(originally posted Feb 1, 2015 on the Nature blog “SciLogs”)
I am delighted to be writing my first blog for SciLogs. I thought for my initial post I should do a bit of an introduction in case you were wondering “Who is this girl with the Nerdy Mind?”
I spend my days at the USC Keck School of Medicine doing genetic based cancer research. (I often spend my spare time writing, watching movies and listening to my English Bulldog snore, but I think you’re here for the science.)
When I started out about 11 years ago, our big new technology was Applied Biosystems Taqman Genotyper. It allowed us to look at one particular SNP of interest in however many subjects as we wanted. A SNP (Single Nucleotide Polymorphism) is a change in a single nucleotide (A, C, G, or T) of the DNA sequence. Ahh, those were the days. High Throughput Genotyping has changed rapidly in a decade. Now pretty much exclusively, we use Genome Wide Association Scans (GWAS). We look at tens of thousands of people and so far as many as 1 million SNPs at a time.
Genotyping is important in the research of genes and gene variants associated with disease and it is how we determine differences in the genetic make-up of an individual. We look at their DNA sequence and compare it to another’s DNA sequence. We analyze known SNPs in the human genome and determine which alleles correlate to an increased risk of cancer. An allele is which version of the genotype you have. So, how does that correlate to disease? If you think of your genome as a book, we humans all have a copy of the same book.
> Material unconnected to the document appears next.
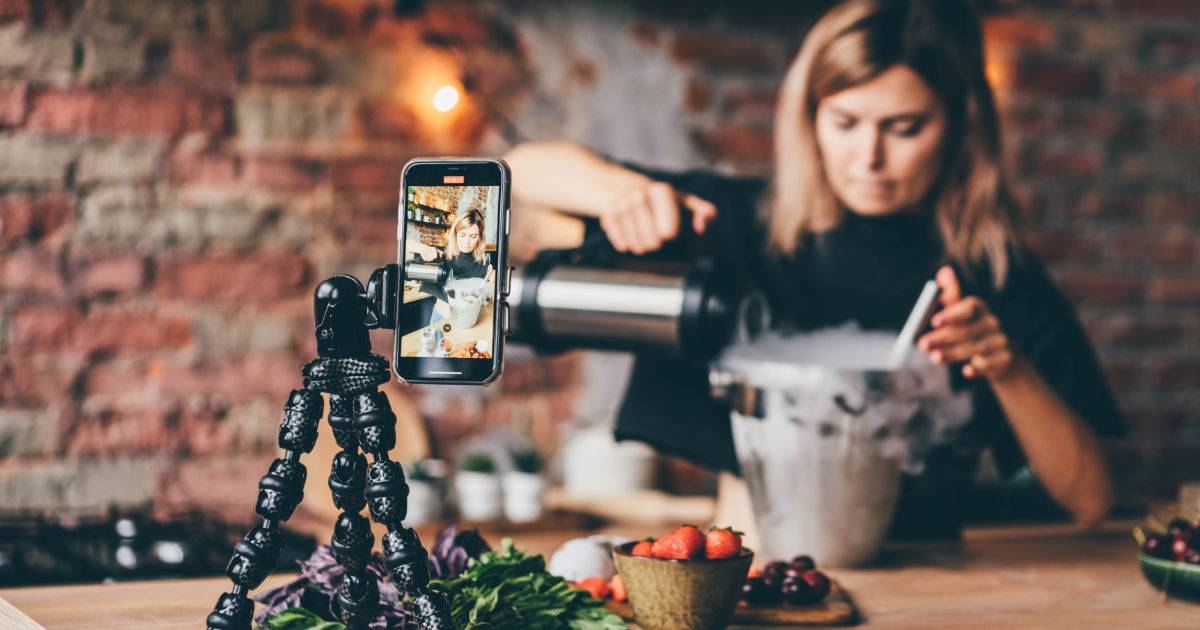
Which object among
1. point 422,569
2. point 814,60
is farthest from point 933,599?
point 814,60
Genotyping would compare some chapters of that book to determine which words are spelled differently. Those differences in spellings of the same word would be the alleles. Take for instance the sentence “The sky is not gray”. Change one letter (spell gray with at E or an A) to “The sky is not grey”, the sentence has the same meaning, people are still planning their day at the beach. The “A” allele or the “E” allele, it doesn’t really change anything. We wouldn’t be too interested in that SNP, we would call that a silent mutation.
On the other hand change the word “not” from a T to a W and you have “The sky is now gray” That changes everything! We’ve canceled beach day and are grabbing our umbrellas. It could be that the W allele correlates to an increased risk of cancer.
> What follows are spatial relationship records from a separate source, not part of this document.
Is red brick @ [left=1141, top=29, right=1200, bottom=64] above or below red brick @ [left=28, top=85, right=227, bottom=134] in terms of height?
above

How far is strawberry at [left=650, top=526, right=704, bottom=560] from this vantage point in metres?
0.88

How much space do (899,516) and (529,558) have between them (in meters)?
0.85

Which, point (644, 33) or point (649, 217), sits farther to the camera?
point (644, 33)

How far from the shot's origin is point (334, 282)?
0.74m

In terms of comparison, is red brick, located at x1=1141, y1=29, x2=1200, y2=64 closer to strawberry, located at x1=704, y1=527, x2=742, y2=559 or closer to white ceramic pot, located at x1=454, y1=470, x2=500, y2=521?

Think of BRCA1, with over a dozen or so SNPs which are associated with an increased risk of breast cancer, and have a medical test for them. You can be tested to see if you carry those mutations giving you the chance to change your lifestyle to decrease risk and/or have prophylactic surgery to reduce the risk even more.
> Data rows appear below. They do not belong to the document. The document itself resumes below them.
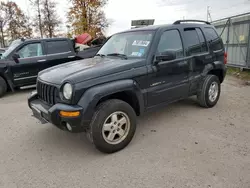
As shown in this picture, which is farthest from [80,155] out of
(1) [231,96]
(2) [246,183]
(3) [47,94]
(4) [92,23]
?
(4) [92,23]

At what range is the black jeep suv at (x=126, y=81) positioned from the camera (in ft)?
9.24

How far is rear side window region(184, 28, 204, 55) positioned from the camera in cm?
410

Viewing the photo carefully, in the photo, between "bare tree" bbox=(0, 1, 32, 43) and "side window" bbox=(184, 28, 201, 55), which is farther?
"bare tree" bbox=(0, 1, 32, 43)

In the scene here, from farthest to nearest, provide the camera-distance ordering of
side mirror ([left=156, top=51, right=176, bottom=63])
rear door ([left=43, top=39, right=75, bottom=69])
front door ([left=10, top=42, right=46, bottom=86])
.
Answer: rear door ([left=43, top=39, right=75, bottom=69])
front door ([left=10, top=42, right=46, bottom=86])
side mirror ([left=156, top=51, right=176, bottom=63])

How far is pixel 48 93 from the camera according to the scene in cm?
315

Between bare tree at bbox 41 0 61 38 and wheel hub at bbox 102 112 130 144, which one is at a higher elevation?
bare tree at bbox 41 0 61 38

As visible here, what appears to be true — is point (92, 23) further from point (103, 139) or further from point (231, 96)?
point (103, 139)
On the other hand mutations aren’t all bad. Sometimes they can be linked with a decreased risk: such as rs140068132 which is associated with lower risk of breast cancer in Latino women. FYI – Eventually all SNPs are given an rs#. It’s much easier to refer to a mutation as rs#12345678 than to say “That SNP that changed from a T to a C on chromosome 9 at position 3901666”.
Now you know a bit more about me and how I spend my work days.
I hope you will enjoy my eclectic science posts in the future. I look forward to writing them and spreading the science. Thank you for reading.